EXERCISE DETAILS - Carry on the forum thread about charging a motorhome's flat vehicle battery from its last line onward.

# Battery charging



## suffolkmerc (Jul 25, 2010)

A really basic question so don't laugh ! I have a new mercedes sprinter automatic. Autosleeper Suffolk. We've moved house and it's been sat on the new driveway for 8 weeks unplugged. I have a solar panel but I think that only charges the leisure battery, is that right ?
Anyway, the leisure battery is showing as good at 13.3v but the vehicle battery is showing poor 3.3v and I can't unlock using remote key, can't start engine, can't use electric step etc. I am now plugged into the mains but that isn't lifting the vehicle battery.
I have a normal battery charger but don't know where the vehicle battery is !! So question is, where is it, don't want to confuse it with the leisure one and cock things up. And could I then just plug the charger into a socket in the van, as I'm hooked up, and charge it with that, presumably leaving windows open. All advice welcome


----------



## erneboy (Feb 8, 2007)

Your battery is probably terminally flat and beyond recharging. To get some charge into a battery as flat as that will require quite a powerful charger, your on board one may not have the punch to begin charging it. A fully charged battery and a fully discharged battery both have a high resistance so a low powered charger may not cope, Alan.


----------



## suffolkmerc (Jul 25, 2010)

Yipes, does that mean a new battery ! What about using jump leads from my car ?


----------



## spykal (May 9, 2005)

Hi

I am sure that your Suffolk will have a Sargent EC325 power unit and this will/should automatically charge both batteries if the solar panel has been fitted correctly and the panel can "see" the sun. If the leisure battery is at 13v+ and the vehicle battery is flat then it certainly sounds to me as though the Solar Panel has not been fitted using the built in Sargent control unit...so you may have a claim against the fitters ( as long as you asked them to fit it using the Sargent EC325 unit :wink: )

Unfortunately as has been already suggested your "new" vehicle battery may now be past the point of resurrection and is headed for the bin ... this may have been a very expensive lesson in battery management.

It will , of course, before replacing it ( very expensive!) be worth trying to get a charge into the battery and now that you have the van on a hook up the Sargent unit will attempt to charge it if you select the correct battery on the control panel. ( I think the Sargent has a multi stage 25amp charge so if it cannot put some charge into the battery after say 24hrs then it is most likely knick knacked)

You will find all the details about the power unit , battery charging and using the control panel in the Autosleeper Handbook that came with your Suffolk.

If you do not have one you can download one from here:-

http://www.auto-sleepers.co.uk/customer-service/handbooks

Mike


----------



## Touchwood_RV (May 1, 2005)

Hi suffolkmerc

Sounds like the chassis battery is dead big style, as erneboy says this will take one heck a punch to charge it.

“Sat on the new driveway for 8 weeks unplugged”
That sounds to me that the chassis battery has taken a beating from parasitical loads, such as clocks, stereo, alarm, air suspension if you have it and so on. The worry is the depth of discharge down to 3.3 volts!!

“I have a solar panel but I think that only charges the leisure battery”
I believed on your vehicle the solar should charge both, need to have that checked out

“the leisure battery is showing as good at 13.3v”

Questions about pictured scenes

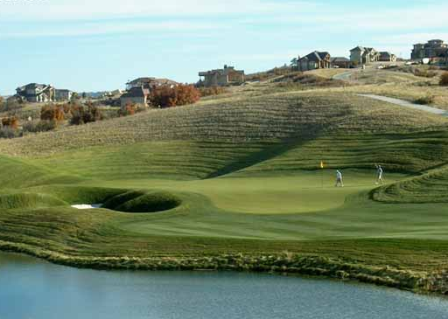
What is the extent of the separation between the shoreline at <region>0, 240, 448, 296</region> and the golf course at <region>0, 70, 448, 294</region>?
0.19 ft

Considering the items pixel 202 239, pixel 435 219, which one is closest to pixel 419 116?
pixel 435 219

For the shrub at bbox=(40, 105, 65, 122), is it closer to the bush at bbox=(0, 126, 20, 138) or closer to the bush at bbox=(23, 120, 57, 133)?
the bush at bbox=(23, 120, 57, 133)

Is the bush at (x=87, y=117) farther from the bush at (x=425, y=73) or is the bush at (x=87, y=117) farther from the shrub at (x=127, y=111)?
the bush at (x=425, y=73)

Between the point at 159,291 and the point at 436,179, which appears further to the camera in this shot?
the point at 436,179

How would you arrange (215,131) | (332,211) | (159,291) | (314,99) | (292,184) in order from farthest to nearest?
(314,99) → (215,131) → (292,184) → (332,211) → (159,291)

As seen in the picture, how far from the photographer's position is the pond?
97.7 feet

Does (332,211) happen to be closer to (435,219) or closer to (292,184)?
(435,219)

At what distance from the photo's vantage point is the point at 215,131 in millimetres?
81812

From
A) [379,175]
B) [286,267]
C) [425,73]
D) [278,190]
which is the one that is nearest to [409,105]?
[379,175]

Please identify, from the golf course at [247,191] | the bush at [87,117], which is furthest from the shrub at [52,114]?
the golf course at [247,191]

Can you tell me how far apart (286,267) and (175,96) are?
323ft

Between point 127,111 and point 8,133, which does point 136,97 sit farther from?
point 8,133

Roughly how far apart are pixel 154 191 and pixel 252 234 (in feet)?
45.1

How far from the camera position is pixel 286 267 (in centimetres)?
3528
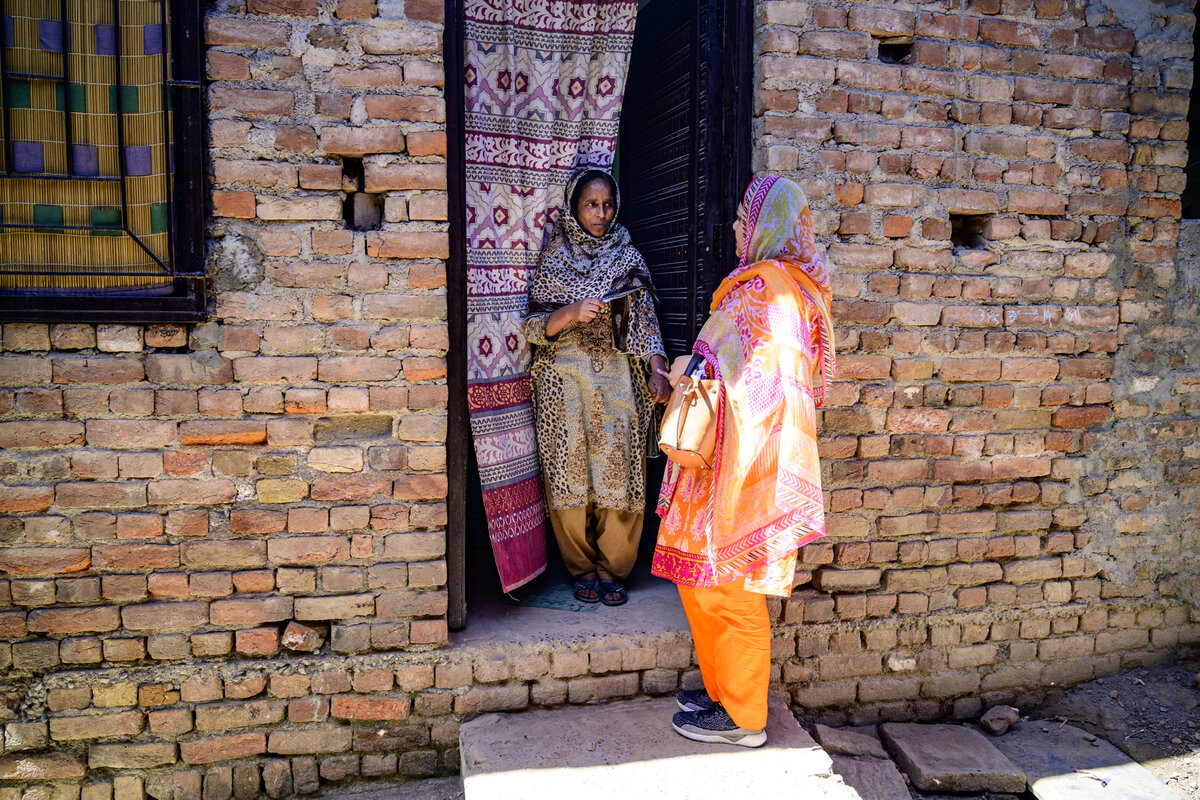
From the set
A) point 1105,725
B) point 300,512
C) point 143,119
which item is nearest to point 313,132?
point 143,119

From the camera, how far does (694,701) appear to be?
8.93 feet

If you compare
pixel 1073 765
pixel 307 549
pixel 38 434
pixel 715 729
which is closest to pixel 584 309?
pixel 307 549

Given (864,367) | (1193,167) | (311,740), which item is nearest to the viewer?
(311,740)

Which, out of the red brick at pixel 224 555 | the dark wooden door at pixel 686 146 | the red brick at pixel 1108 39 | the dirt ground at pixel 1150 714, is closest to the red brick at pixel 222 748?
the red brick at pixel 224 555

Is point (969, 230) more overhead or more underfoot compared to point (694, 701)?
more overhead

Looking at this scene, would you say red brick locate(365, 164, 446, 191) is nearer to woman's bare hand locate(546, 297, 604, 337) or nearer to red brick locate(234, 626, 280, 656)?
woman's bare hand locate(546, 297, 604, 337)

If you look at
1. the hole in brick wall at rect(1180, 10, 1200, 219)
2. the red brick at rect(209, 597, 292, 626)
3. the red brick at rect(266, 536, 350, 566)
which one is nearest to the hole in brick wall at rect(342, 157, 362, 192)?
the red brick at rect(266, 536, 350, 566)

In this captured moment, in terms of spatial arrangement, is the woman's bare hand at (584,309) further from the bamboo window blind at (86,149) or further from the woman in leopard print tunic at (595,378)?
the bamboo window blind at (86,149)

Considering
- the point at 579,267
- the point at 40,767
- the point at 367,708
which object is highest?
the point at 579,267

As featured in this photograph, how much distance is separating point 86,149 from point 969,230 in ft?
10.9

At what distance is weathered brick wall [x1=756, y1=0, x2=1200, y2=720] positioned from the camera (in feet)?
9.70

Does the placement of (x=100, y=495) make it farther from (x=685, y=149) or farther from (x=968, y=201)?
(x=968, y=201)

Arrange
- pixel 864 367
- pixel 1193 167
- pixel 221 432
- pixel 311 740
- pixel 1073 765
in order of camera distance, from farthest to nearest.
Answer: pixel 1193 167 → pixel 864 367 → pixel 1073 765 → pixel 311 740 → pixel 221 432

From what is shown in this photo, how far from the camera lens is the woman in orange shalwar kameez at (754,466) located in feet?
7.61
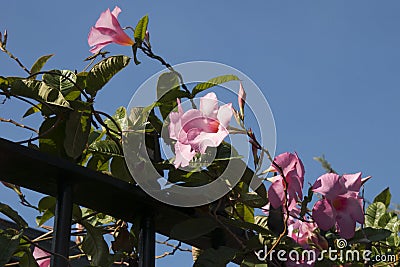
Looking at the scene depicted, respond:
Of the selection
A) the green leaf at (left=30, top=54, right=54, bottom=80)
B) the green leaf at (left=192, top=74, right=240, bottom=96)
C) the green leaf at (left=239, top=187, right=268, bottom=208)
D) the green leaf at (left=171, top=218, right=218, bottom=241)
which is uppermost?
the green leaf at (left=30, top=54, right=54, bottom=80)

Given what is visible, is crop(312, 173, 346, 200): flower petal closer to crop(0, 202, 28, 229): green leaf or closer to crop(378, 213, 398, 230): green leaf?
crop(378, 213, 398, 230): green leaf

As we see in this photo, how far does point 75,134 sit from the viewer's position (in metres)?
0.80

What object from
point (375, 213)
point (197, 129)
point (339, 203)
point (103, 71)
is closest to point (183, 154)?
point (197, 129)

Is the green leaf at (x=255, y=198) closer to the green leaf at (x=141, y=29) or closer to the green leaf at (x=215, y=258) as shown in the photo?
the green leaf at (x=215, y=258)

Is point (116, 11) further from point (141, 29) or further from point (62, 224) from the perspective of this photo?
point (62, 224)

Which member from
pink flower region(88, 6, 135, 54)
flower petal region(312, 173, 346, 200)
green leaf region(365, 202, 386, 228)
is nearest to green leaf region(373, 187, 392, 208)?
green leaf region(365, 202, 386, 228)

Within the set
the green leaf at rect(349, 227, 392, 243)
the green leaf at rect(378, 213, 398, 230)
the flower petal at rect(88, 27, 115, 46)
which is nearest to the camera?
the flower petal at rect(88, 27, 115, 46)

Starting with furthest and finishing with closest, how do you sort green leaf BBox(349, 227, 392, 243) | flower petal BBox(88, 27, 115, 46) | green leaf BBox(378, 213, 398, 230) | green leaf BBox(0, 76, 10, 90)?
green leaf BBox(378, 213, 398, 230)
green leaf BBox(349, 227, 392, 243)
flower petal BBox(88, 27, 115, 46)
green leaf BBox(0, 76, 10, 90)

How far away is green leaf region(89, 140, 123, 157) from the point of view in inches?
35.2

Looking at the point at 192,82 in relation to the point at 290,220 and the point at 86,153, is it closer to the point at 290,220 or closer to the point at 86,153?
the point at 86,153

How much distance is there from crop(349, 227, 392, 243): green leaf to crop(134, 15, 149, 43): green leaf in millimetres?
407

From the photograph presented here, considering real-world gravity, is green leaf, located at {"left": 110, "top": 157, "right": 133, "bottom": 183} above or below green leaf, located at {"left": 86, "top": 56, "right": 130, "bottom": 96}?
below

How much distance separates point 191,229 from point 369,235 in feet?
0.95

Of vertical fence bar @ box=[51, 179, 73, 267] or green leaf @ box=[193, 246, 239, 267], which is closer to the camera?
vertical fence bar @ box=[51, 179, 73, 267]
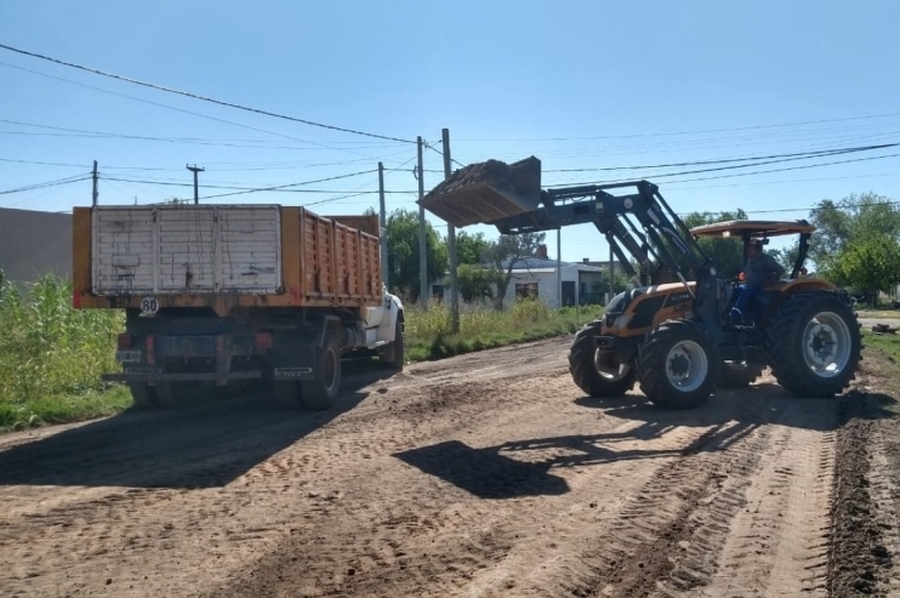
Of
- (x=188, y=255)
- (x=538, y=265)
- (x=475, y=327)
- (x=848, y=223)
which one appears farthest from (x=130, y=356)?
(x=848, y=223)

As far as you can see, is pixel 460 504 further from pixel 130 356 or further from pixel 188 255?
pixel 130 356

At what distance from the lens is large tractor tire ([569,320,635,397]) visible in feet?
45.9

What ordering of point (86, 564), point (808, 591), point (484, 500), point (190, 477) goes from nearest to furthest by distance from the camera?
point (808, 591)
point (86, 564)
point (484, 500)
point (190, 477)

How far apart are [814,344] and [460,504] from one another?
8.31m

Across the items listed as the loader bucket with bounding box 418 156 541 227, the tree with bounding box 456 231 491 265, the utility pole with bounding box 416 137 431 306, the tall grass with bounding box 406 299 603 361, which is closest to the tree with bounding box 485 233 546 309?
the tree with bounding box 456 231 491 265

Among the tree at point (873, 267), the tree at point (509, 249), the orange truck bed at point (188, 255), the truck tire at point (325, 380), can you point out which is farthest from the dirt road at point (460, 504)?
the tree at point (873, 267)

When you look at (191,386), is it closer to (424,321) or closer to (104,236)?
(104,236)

--

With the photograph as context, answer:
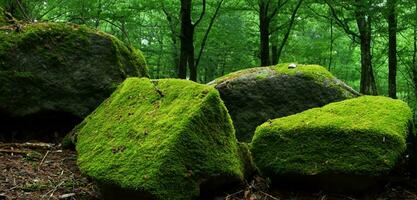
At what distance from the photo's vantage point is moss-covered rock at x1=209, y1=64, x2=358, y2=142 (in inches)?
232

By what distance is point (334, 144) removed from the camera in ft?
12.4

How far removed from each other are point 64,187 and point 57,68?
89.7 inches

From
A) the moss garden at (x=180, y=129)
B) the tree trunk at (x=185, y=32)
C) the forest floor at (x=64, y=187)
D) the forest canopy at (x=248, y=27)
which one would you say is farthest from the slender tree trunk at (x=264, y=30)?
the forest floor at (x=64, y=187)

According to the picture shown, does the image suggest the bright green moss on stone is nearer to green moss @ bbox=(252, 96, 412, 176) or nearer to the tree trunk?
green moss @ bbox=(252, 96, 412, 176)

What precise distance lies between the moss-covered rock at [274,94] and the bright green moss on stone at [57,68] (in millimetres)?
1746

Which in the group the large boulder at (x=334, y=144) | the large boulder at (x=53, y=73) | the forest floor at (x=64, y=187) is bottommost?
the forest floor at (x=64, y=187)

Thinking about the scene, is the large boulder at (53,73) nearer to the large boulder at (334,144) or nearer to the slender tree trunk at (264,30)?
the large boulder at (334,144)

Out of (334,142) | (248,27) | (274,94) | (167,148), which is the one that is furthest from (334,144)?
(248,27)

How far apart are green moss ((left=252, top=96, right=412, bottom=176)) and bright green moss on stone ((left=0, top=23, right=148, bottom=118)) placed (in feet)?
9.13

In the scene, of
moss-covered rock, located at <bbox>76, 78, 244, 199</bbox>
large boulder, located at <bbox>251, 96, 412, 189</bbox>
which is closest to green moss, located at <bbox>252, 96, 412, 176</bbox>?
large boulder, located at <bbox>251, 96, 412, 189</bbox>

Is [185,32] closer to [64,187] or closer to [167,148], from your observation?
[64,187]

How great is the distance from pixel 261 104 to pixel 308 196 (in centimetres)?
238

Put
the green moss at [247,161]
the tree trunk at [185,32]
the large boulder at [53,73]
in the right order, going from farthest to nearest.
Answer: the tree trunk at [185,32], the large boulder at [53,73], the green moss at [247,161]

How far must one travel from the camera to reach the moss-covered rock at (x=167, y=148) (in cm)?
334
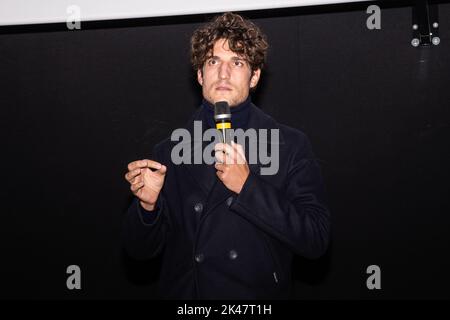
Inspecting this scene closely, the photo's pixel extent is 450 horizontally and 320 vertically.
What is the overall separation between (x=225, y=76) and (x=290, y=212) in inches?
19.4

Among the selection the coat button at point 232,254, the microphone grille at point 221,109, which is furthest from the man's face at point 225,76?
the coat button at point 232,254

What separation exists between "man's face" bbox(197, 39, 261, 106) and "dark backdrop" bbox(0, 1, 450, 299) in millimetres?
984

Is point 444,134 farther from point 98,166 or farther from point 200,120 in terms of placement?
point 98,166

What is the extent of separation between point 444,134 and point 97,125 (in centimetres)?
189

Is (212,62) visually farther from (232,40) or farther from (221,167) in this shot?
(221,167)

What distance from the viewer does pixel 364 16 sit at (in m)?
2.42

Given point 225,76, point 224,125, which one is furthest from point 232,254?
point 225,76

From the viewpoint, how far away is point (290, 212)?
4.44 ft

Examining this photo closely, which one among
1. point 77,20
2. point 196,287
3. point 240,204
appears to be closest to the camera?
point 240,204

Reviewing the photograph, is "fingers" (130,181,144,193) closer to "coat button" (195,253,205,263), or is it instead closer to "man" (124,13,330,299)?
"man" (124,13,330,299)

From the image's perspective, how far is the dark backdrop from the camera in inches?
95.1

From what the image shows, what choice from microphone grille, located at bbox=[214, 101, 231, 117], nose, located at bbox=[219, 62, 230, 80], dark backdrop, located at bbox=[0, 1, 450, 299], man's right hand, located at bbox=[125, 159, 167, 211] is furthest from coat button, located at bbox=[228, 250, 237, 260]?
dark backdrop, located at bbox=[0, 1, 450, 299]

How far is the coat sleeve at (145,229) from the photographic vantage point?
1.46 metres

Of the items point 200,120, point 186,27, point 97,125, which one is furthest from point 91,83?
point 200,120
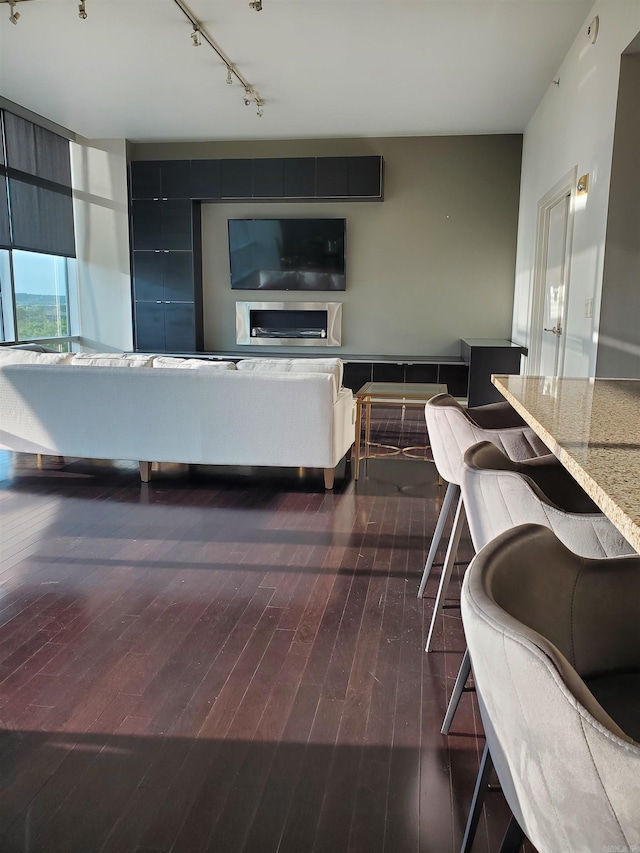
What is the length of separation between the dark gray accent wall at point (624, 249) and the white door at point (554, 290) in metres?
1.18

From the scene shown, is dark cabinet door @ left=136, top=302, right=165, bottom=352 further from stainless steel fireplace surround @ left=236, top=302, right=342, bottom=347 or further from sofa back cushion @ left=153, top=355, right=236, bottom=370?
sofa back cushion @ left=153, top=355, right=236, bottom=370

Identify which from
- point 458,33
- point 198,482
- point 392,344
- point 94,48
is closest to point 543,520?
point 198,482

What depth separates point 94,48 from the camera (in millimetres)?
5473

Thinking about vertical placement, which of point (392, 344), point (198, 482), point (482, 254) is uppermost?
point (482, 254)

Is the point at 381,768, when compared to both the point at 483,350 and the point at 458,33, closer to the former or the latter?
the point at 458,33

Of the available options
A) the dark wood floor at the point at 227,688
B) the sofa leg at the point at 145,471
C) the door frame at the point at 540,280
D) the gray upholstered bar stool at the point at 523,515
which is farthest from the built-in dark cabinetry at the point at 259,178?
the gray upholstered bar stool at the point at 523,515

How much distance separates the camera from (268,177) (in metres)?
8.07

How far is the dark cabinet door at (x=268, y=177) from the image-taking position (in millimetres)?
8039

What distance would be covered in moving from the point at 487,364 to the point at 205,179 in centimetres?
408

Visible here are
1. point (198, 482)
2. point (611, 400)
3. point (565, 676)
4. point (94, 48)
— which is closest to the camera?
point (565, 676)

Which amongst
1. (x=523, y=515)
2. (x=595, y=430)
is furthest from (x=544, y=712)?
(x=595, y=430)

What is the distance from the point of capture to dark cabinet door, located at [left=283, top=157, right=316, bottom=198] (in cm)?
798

==

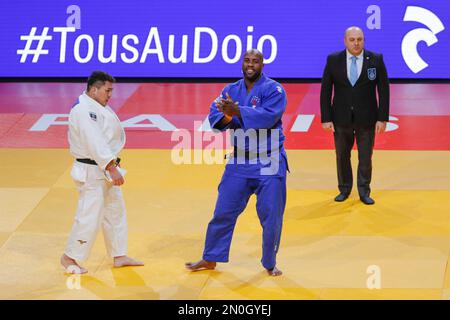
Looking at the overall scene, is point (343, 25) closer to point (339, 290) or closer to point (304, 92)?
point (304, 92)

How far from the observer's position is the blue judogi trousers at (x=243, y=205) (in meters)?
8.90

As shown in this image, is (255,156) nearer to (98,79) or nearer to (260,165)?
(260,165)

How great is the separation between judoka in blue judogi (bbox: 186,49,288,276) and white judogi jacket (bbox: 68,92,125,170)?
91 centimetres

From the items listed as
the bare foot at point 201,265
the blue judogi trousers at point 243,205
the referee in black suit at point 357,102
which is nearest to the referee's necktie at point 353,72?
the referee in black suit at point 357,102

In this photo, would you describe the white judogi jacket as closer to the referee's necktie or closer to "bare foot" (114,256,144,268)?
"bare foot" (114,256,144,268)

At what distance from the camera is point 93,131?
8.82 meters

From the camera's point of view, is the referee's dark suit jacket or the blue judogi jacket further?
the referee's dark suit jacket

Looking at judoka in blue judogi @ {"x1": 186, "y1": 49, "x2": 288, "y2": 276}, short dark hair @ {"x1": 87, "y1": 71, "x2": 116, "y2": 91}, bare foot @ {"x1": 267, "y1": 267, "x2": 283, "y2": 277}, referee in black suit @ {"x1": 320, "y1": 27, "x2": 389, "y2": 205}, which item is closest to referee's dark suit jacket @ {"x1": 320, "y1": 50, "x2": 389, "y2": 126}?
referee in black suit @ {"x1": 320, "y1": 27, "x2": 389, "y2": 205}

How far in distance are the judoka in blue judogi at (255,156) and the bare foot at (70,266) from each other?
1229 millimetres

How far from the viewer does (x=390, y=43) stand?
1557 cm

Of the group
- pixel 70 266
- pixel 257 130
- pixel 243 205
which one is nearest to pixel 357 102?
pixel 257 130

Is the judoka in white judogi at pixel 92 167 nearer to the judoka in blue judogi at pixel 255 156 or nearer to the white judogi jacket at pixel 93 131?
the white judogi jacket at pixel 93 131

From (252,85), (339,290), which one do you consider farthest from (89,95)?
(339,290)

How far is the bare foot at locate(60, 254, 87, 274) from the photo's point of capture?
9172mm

ANSWER TO THE PROBLEM -
That will to me provide a massive pointer the solar panel is working and only holding the house battery

“where is it (the chassis battery)”
2002-2006, the chassis battery is under the hood on the driver side. 
2007-2010 the chassis battery is under the driver side floor board. Pull the floor mats up and remove a panel to access. 

“could I then just plug the charger into a socket in the van”
Yes but I would do two things first:
1) Disconnect the battery for the van as incorrect or massive load charging will damage the WSP unit & possibly sometimes the ECU unit too, when the chassis battery is completely discharged as yours
2) If the current battery is not a sealed unit (which I doubt), pop to a good auto accessory shop and buy a pack of “Batt Aids” and pop them in

But sorry to say this, my money is on the battery being beyond economical revival and a new one is the only sensible way forward.


----------



## suffolkmerc (Jul 25, 2010)

Thanks to everyone so far, sounds like bad news.

Does anyone else have an opinion on Mike's suggestion below, that my solar panel should have been fitted in a way that ensured charging of both batteries ? I didn't ask them to fit it using the Sargent unit as I'm new to this so would have had no clue or reason to do so.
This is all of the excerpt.